The ongoing turmoil led by liquidity crunch fear in the NBFC space, global risk-off sentiment, trade tensions between the US and China, fall in rupee and worries over upcoming state elections as well as general elections next year are some of the factors which will keep markets on the edge till next Diwali (2019).
However, analysts feel that investors should use the current dip to buy into quality stocks if they have an investment horizon of more than a year. For mutual funds, investors can use the dip to top-up funds and stay put with an investment horizon of about 5 years.
As many as 62 percent of the respondents feel that investors should avoid panic-selling, and should stay put in the funds they have invested in for a period of more than 5 years. As many as 29 percent of them feel that investors should use the dips to top-up their funds while the rest recommend investors to use the dip to add new thematic SIPs to their portfolio.
“It is a smart period to be rational and look for high-quality stocks which are available at attractive gains in the long-term.

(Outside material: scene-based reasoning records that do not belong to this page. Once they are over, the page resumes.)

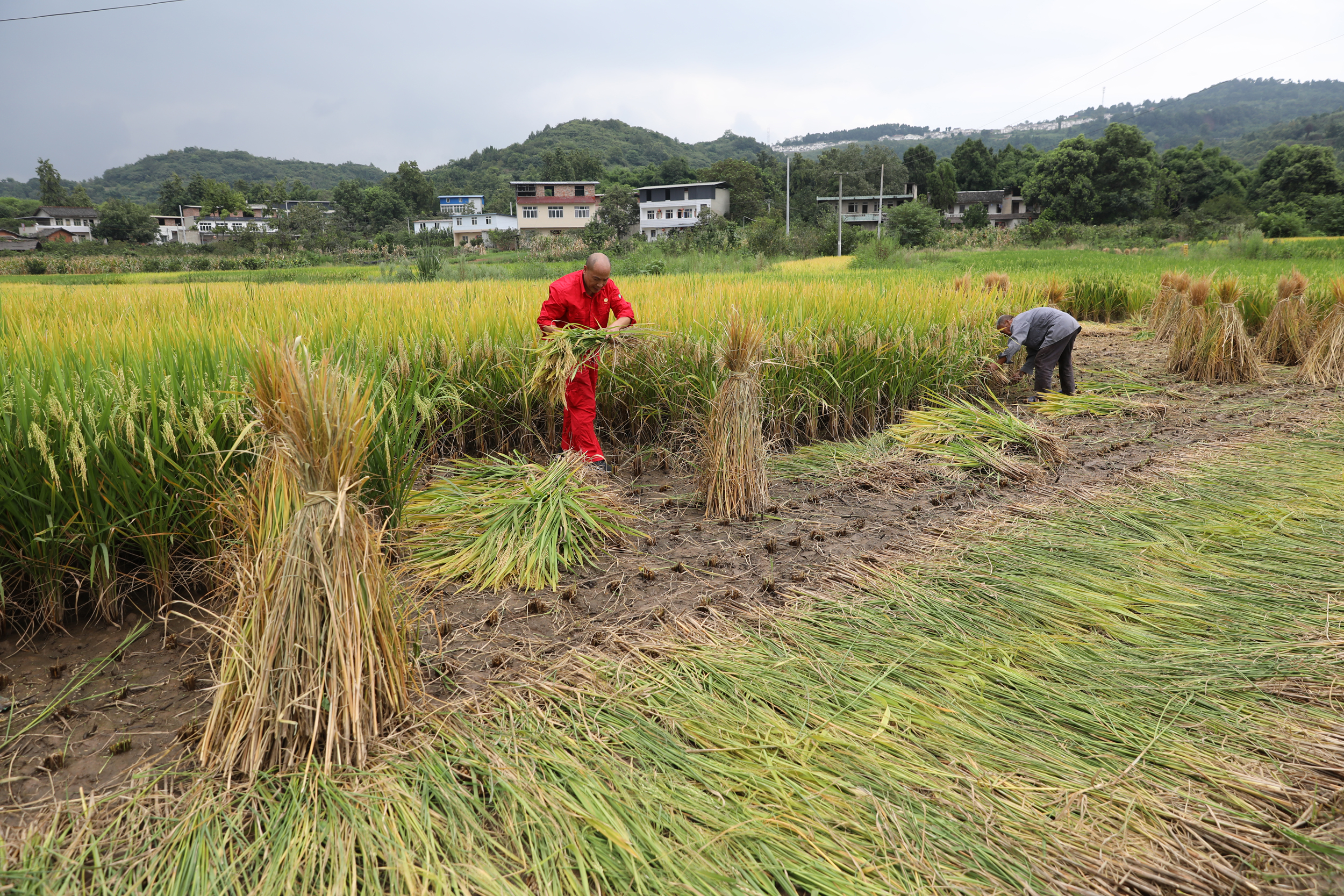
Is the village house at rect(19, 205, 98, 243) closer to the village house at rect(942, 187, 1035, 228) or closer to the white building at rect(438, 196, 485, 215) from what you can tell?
the white building at rect(438, 196, 485, 215)

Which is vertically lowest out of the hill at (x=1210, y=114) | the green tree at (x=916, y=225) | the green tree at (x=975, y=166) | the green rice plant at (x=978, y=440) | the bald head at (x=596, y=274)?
the green rice plant at (x=978, y=440)

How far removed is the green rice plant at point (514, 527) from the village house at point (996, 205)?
63.2 meters

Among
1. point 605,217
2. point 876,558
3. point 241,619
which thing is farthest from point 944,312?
point 605,217

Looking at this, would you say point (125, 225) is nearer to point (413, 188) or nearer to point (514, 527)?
point (413, 188)

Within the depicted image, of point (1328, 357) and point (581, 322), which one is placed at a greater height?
point (581, 322)

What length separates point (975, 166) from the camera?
68125 millimetres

It will be wise to start with a mix of high-quality sectors and stock ideas available at cheaper valuation compared to the averages of last 3 years,” Vinod Nair, Head of Research at Geojit Financial Services told Moneycontrol.
“We advise exposure in stable sectors like IT, pharma, consumption and also in an export-oriented sector like a chemical. If an investor has risk-taking ability, 15 to 30 percent of the equity exposure can be spread on multibagger ideas in auto, pharma and NBFC sector, these are high-risk and high reward, with a view that equity market will stabilise in the next 2 quarters,” he said.
Where is rupee headed?
The rupee, which has depreciated by about 12 percent against the US dollar from last Diwali and about 14 percent so far in 2018, could stabalise in the next 12 months or so, suggest experts.
As many as 48 percent of the poll respondents feel that the currency could hover in the range of Rs 73-75/USD, while 19 percent are of the view that it could depreciate further towards Rs 78-80/USD, and the rest 33 percent are of the view that rupee could rise, below Rs 73/USD.
"The rupee may, however, not be out of the woods just as yet. How the oil market reacts when the US sanctions on Iran actually come into effect from November 4 remains to be seen. The crude prices could rally again if the supply is constricted," Abhishek Goenka, CEO of India Forex Advisors said.
"The outcome of the US mid-term elections on November 6 will set the tone for the US dollar. The Republicans are expected to retain control of the Senate but concede the House to the Democrats. A stronger than expected show by the Republicans would be positive for the US dollar and negative for EM assets,” he said.
Goenka further added that the Rupee consolidates over the next few trading sessions in the 72.60-74.00 range before we see the next decisive move. However, the broad trend of the USDINR pair is still up.
The big trigger for markets would be the outcome of state elections, suggest experts. As many as 81 percent of the poll respondents feel that the outcome of the state elections will impact equity markets while the rest 19 percent feel that markets are unlikely to get impacted.
During November and December, five states will go to polls and could impact the sentiment for general elections. Most experts feel that the outcome of the polls are in fact precursor to the big 2019 Lok Sabha elections.
“The election period is only going to make Indian equity market more volatile and the increased volatility will create more opportunities for many savvy investors. We believe corporate earnings, movement of the Indian rupee and crude price, political as well as global factors will play a crucial role for the market movement in near term,” Sanjeev Jain, AVP, Ashika Stock Broking told Moneycontrol.
“We advise investors to stay focused on and do investment in the companies, which are fundamentally strong and sound management,” he said.